Reading passage:
Yeah for the quarter for example the Carl’s franchisees were down 2.2% while we were up by half a point and really as we have talked about in the past part of that as we have looked at markets where we’ve remodeled a significant number of company stores that we share a market with the franchise operator and a very good franchise operator, we’ve noted that the remodel has an effect of not only improving the same-store sales results in the stores that have been remodeled but our other company stores that are in that same immediate vicinity as compared to the franchisees who are just now beginning to start remodeling. So, I think in some respects that franchisees have not had the benefits of remodels on the one hand and in some cases have been a little more aggressive in pricing than the company has.

Conrad Lyon - Global Hunter Securities

Yeah that’s it. Okay thanks.

Andrew F. Puzder

By the way our performance in those markets has really helped in convincing franchisees that they need to remodel their restaurants too.

Conrad Lyon - Global Hunter Securities

Yeah that makes sense. A question about G&A here, maybe you can help us with this, is there a level that you guys want to pursue going forward here over the next fiscal year, it gives an idea of what we should expect as far as a percent of revenues?

Theodore Abajian

Yeah, that’s a tough question, Conrad. I mean we obviously want to continue to control our G&A and bring it down where we can. We do have some investments to make especially with respect to international as Andy mentioned our excitement and success in that arena. So, we do have some upward pressure coming from international. We are continuing every day and every month we meet as an executive team and one of the topic is the G&A spending but I think with the re-franchising essentially complete at this point its becoming all the more difficult to have meaningful decreases from the current run rates.

Andrew F. Puzder

Also we don’t have the revenue decline. So, when we do have decreases you might see, you’ll see the dollars go down maybe less but the percentages will go down more but we also have the offsetting revenue decreases.

Conrad Lyon - Global Hunter Securities

Okay all right. Thank you very much.

Operator

Our next question comes from the line of Brian Moore with Wedbush Morgan. You may proceed.

Andrew F. Puzder

Good morning, Brian.

Theodore Abajian

Good morning, Brian.

Brian Moore - Wedbush Morgan Securities

Good morning how are you?

Theodore Abajian

Good.

Andrew F. Puzder

I have seen you with some drinks.

What you will do: Reproduce word for word the part of the earnings call transcript starting with "Yeah for the" and going on through "the company has.".

Recorded data:
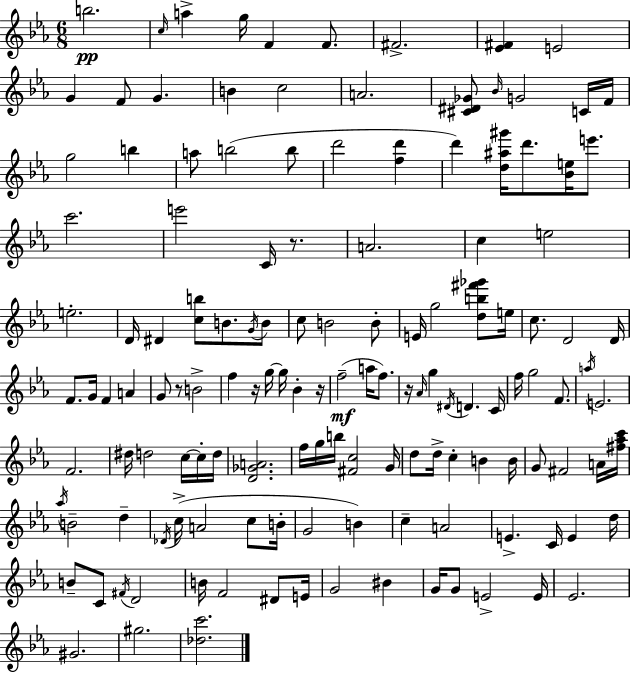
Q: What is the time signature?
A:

Exercise answer:
Yeah for the quarter for example the Carl’s franchisees were down 2.2% while we were up by half a point and really as we have talked about in the past part of that as we have looked at markets where we’ve remodeled a significant number of company stores that we share a market with the franchise operator and a very good franchise operator, we’ve noted that the remodel has an effect of not only improving the same-store sales results in the stores that have been remodeled but our other company stores that are in that same immediate vicinity as compared to the franchisees who are just now beginning to start remodeling. So, I think in some respects that franchisees have not had the benefits of remodels on the one hand and in some cases have been a little more aggressive in pricing than the company has.